■ **WORK ITEM**
How do the lines below between the ones holding "Researchers investigated convergence" and "Answer (YES/NO): YES", inclusive, read? Give them again exactly, with no other lines.

(Saved data entries)

============================================================

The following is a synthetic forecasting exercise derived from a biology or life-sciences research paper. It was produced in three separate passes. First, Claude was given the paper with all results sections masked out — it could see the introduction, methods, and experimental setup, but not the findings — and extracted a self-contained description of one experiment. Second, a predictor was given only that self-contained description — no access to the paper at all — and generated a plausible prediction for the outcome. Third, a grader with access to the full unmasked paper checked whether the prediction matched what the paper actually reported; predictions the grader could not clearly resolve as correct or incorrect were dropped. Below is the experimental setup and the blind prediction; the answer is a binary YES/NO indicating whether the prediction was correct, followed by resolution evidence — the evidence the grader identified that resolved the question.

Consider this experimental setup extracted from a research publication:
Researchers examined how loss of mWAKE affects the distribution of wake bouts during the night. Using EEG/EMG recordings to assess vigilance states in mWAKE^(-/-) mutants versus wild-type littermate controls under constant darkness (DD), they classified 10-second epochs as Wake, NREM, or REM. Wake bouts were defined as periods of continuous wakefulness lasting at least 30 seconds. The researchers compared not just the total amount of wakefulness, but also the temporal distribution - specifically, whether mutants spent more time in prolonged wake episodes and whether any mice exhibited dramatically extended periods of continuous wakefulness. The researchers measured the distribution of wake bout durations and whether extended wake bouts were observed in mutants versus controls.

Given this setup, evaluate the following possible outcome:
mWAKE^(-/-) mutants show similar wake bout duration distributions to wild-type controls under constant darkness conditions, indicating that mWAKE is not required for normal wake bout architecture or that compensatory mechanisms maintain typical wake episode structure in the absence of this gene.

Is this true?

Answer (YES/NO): NO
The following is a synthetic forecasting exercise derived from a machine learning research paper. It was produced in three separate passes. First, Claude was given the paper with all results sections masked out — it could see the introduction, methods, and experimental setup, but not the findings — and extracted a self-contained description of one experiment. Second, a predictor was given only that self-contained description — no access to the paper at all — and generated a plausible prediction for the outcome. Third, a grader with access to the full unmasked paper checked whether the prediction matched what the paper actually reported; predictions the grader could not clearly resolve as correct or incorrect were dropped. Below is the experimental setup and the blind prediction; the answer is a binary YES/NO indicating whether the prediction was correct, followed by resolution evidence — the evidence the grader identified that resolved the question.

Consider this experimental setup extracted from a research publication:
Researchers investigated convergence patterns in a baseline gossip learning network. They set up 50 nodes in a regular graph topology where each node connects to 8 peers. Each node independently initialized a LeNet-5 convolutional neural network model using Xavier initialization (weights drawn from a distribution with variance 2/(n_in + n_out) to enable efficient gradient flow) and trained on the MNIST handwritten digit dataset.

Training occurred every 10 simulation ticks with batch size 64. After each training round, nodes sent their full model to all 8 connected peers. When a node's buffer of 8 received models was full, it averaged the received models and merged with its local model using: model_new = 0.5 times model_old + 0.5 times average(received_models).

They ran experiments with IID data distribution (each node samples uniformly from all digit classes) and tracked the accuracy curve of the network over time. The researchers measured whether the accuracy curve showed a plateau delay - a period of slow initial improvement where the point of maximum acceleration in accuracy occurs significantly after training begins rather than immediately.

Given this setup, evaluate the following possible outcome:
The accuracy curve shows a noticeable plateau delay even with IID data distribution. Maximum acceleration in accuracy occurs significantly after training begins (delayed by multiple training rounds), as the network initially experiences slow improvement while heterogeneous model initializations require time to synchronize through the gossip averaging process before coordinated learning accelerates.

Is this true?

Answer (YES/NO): YES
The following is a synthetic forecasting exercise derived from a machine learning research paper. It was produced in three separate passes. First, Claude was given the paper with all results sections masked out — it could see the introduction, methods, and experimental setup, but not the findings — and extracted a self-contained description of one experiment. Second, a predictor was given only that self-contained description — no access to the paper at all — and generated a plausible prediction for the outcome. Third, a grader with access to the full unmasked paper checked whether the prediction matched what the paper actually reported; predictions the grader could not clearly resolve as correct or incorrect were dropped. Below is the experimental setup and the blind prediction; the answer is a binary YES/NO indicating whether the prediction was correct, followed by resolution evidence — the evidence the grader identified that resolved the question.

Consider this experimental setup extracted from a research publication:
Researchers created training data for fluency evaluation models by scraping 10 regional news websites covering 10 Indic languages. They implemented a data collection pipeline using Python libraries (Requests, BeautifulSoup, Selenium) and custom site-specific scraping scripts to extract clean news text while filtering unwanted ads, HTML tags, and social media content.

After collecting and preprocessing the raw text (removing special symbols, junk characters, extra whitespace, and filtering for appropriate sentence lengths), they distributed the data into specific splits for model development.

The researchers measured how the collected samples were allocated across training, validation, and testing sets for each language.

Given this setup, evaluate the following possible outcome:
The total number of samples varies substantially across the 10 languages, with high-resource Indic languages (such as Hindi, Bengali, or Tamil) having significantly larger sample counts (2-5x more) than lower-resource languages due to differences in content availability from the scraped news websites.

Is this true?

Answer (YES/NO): NO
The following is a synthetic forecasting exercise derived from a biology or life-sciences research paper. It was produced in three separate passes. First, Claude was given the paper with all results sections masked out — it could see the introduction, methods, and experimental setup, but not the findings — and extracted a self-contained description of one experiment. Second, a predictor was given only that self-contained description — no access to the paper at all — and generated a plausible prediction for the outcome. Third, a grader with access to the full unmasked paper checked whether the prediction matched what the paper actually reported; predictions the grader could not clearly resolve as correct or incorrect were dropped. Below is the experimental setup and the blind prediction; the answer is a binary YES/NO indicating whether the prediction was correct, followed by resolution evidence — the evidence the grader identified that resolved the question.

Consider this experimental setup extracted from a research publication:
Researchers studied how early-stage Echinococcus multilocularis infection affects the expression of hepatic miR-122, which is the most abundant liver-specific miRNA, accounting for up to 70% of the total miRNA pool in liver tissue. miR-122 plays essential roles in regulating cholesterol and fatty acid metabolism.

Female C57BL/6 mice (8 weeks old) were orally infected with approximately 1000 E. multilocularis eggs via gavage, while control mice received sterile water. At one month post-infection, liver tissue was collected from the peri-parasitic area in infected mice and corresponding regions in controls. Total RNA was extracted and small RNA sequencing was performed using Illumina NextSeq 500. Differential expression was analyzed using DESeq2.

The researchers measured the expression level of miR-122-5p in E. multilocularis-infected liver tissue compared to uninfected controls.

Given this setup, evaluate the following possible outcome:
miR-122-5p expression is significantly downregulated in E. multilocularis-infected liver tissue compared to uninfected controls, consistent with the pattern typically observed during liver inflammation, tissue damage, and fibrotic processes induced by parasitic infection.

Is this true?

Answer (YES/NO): NO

============================================================

■ **RESPONSE TO THIS TASK**
Researchers investigated convergence patterns in a baseline gossip learning network. They set up 50 nodes in a regular graph topology where each node connects to 8 peers. Each node independently initialized a LeNet-5 convolutional neural network model using Xavier initialization (weights drawn from a distribution with variance 2/(n_in + n_out) to enable efficient gradient flow) and trained on the MNIST handwritten digit dataset.

Training occurred every 10 simulation ticks with batch size 64. After each training round, nodes sent their full model to all 8 connected peers. When a node's buffer of 8 received models was full, it averaged the received models and merged with its local model using: model_new = 0.5 times model_old + 0.5 times average(received_models).

They ran experiments with IID data distribution (each node samples uniformly from all digit classes) and tracked the accuracy curve of the network over time. The researchers measured whether the accuracy curve showed a plateau delay - a period of slow initial improvement where the point of maximum acceleration in accuracy occurs significantly after training begins rather than immediately.

Given this setup, evaluate the following possible outcome:
The accuracy curve shows a noticeable plateau delay even with IID data distribution. Maximum acceleration in accuracy occurs significantly after training begins (delayed by multiple training rounds), as the network initially experiences slow improvement while heterogeneous model initializations require time to synchronize through the gossip averaging process before coordinated learning accelerates.

Is this true?

Answer (YES/NO): YES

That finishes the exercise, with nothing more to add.